> **Supplied information**:

===============

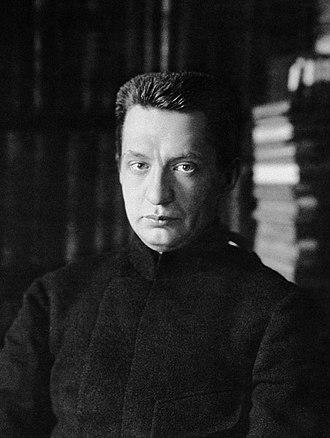 Alexander Kerensky - Image: Karenskiy AF 1917
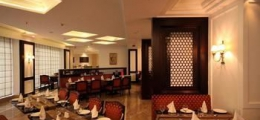 Country Inn & Suites By Carlson Delhi Satbari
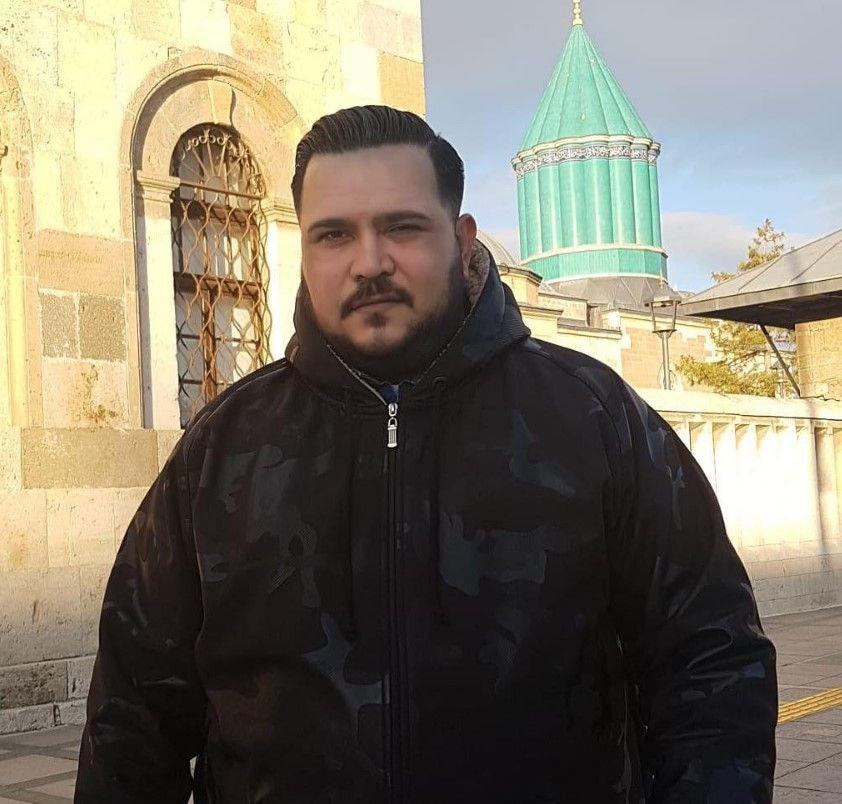 Rap müziğin sevilen ismi Yener Çevik'ten çarpıcı açıklama: 1,5 yılda 185 kilo verdim - Sayfa 1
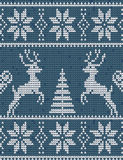 Suéter con los ciervos Foto de archivo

===============

> **Task prompt**: Starting at the line with "Rap müziğin sevilen", transcribe the listing above exactly through its last line. No picture belongs in the transcription.

> **Exercise answer**:
 Rap müziğin sevilen ismi Yener Çevik'ten çarpıcı açıklama: 1,5 yılda 185 kilo verdim - Sayfa 1
 Suéter con los ciervos Foto de archivo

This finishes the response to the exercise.